*Supplied passage:*
--- begin ---
Maybe you remember what a normal general election in Texas looks like. It’s both encouraging and discouraging. Voter turnout in Texas is at its peak in presidential-year general elections, but peak voter turnout in Texas still means half of the adults in the state do not cast ballots.
If you are both a relentless optimist and a voter, the effect is to double your electoral clout. Feel the power.
As we start this 99-day sprint to Election Day (and somewhat in the spirit of the summer Olympics), it seems like a good time to open the records and see what Texas voters have done in past presidential election years.
Caveat suffragator: Past results and turnout numbers are history, not future. These are not predictions.
The state’s voting-age population — everybody in Texas who is at least 18 years of age — grew from 7.7 million in 1972 to 18.3 million in 2012. That’s according to the Texas secretary of state, the operator of state elections and keeper of the numbers underlying these charts.
The number of registered voters rose. In 1972, there were 3.9 million in 1972 and 13.1 million 40 years later.
Just as not all adults register to vote, not all registered voters show up to cast ballots. Just under 8 million Texans voted in the 2012 general election, which means about 5.1 million registered voters never cast a ballot in that election.
Another way to look at turnout is to throw out the state’s growth and look at how much of the voting age population took part in the elections. It’s surprisingly flat, never going above 50 percent or below 40 percent over the past 11 presidential elections.
--- end ---
*Information given:*
--- begin ---
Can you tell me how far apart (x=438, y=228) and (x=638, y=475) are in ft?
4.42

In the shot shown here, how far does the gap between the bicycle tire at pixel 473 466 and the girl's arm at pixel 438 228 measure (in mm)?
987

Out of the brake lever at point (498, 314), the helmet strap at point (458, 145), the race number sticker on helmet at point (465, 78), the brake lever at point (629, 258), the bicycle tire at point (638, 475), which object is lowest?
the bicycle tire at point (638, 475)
--- end ---
--- begin ---
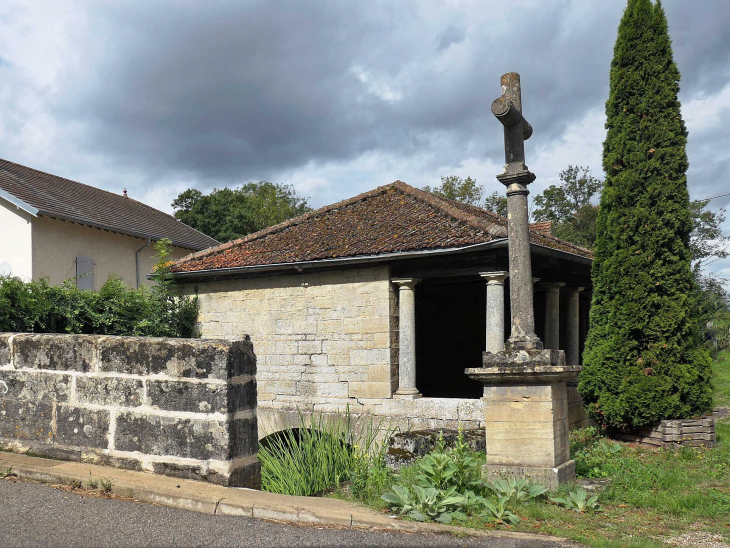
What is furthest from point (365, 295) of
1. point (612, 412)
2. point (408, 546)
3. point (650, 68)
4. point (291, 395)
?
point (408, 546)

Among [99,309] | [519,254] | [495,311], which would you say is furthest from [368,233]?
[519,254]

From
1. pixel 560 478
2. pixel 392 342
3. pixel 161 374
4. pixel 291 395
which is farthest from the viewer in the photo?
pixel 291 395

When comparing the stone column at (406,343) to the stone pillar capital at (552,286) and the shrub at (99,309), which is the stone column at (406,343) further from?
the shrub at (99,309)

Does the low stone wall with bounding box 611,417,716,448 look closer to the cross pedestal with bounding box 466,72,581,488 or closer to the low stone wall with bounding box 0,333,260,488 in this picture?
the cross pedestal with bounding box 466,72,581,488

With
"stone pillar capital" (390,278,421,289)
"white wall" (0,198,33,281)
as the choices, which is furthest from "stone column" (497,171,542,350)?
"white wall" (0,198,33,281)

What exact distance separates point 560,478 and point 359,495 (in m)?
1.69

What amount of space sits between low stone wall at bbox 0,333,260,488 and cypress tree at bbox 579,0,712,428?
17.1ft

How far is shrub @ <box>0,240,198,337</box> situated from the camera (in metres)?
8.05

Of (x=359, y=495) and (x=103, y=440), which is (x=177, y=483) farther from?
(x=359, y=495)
--- end ---
*Requests:*
• A. In the passage on Texas voter turnout, what was the state's voting-age population in 1972 and in 2012?
• B. Continue the passage on Texas voter turnout from its last sentence.

*Responses to the tasks:*
• A. It was 7.7 million in 1972 and 18.3 million in 2012.

• B.
Republicans have had the upper hand in Texas elections for the past two decades, winning every statewide election starting in 1996. Since 2000, the size of that advantage has changed from year to year; in the latest two presidential elections, it shrank, expanding again in the interim years when Texas elects its governors and most other statewide officeholders.
The numbers here represent the averages for Republicans and Democrats in statewide elections where both major parties had candidates. Races that featured a Republican and one or two third-party candidates were not included since this is a measure of the strength of the major parties.
The average margin for this period was the smallest in 2008, when the average statewide candidates were separated by 8.6 percentage points, and the largest in 2010, when they were 23.9 percentage points apart.
The general elections will be competitive again when the lines cross, which they haven’t done since 1994.